§ DIRECTIONS
Can you give every item again with "camera" replaced by "viewer" throughout, everything else unchanged and the pictures left out?

____ MATERIAL FOR THIS TASK

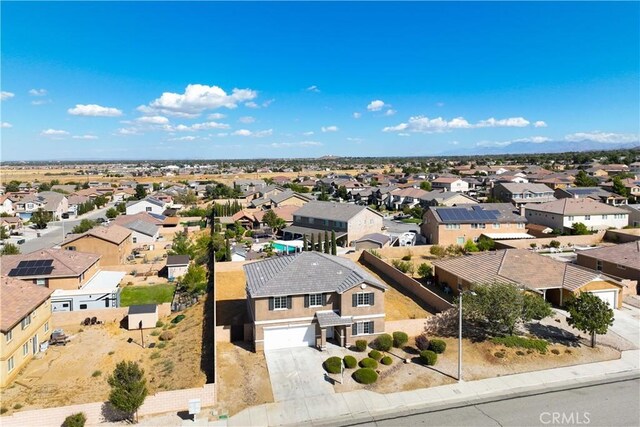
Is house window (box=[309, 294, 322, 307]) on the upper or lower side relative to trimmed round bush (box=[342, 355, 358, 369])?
upper

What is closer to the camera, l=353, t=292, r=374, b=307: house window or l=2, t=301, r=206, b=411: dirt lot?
l=2, t=301, r=206, b=411: dirt lot

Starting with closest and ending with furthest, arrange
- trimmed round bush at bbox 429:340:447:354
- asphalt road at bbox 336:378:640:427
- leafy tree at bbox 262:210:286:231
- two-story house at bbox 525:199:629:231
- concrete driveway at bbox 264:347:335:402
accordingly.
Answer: asphalt road at bbox 336:378:640:427, concrete driveway at bbox 264:347:335:402, trimmed round bush at bbox 429:340:447:354, two-story house at bbox 525:199:629:231, leafy tree at bbox 262:210:286:231

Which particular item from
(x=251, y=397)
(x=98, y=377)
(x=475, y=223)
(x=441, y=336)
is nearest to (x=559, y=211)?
(x=475, y=223)

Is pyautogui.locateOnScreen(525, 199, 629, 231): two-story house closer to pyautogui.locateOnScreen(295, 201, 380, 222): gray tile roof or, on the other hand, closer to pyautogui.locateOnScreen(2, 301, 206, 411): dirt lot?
pyautogui.locateOnScreen(295, 201, 380, 222): gray tile roof

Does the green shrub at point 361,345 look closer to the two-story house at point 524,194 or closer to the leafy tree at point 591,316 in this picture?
the leafy tree at point 591,316

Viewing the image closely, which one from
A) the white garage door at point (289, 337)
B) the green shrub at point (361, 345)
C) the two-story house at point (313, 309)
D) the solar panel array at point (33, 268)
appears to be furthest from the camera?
the solar panel array at point (33, 268)

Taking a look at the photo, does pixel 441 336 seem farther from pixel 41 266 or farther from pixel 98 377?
pixel 41 266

________

§ TASK RESULT
Is house window (box=[309, 294, 322, 307]) on the upper or lower side relative to trimmed round bush (box=[342, 355, 358, 369])?
upper

What is closer to the viewer, l=353, t=292, r=374, b=307: house window or l=2, t=301, r=206, b=411: dirt lot?
l=2, t=301, r=206, b=411: dirt lot

Starting with closest and ending with furthest, arrange
- trimmed round bush at bbox 429:340:447:354
- asphalt road at bbox 336:378:640:427
- leafy tree at bbox 262:210:286:231
- two-story house at bbox 525:199:629:231
- concrete driveway at bbox 264:347:335:402
accordingly.
Answer: asphalt road at bbox 336:378:640:427, concrete driveway at bbox 264:347:335:402, trimmed round bush at bbox 429:340:447:354, two-story house at bbox 525:199:629:231, leafy tree at bbox 262:210:286:231

Which particular item from
(x=251, y=397)
(x=98, y=377)
(x=475, y=223)
(x=441, y=336)
is nearest to (x=559, y=211)?
(x=475, y=223)

Is pyautogui.locateOnScreen(525, 199, 629, 231): two-story house closer to pyautogui.locateOnScreen(295, 201, 380, 222): gray tile roof or, on the other hand, closer to pyautogui.locateOnScreen(2, 301, 206, 411): dirt lot?
pyautogui.locateOnScreen(295, 201, 380, 222): gray tile roof

Does the green shrub at point 361,345 look closer to the two-story house at point 524,194 or closer to the leafy tree at point 591,316 in this picture?
the leafy tree at point 591,316

Viewing the image closely, which one from
A) the white garage door at point (289, 337)
B) the green shrub at point (361, 345)
C) the two-story house at point (313, 309)
D) the solar panel array at point (33, 268)
appears to be furthest from the viewer?
the solar panel array at point (33, 268)

Taking a look at the photo, does pixel 441 336 seem farther from pixel 41 266 or farther from pixel 98 377?
pixel 41 266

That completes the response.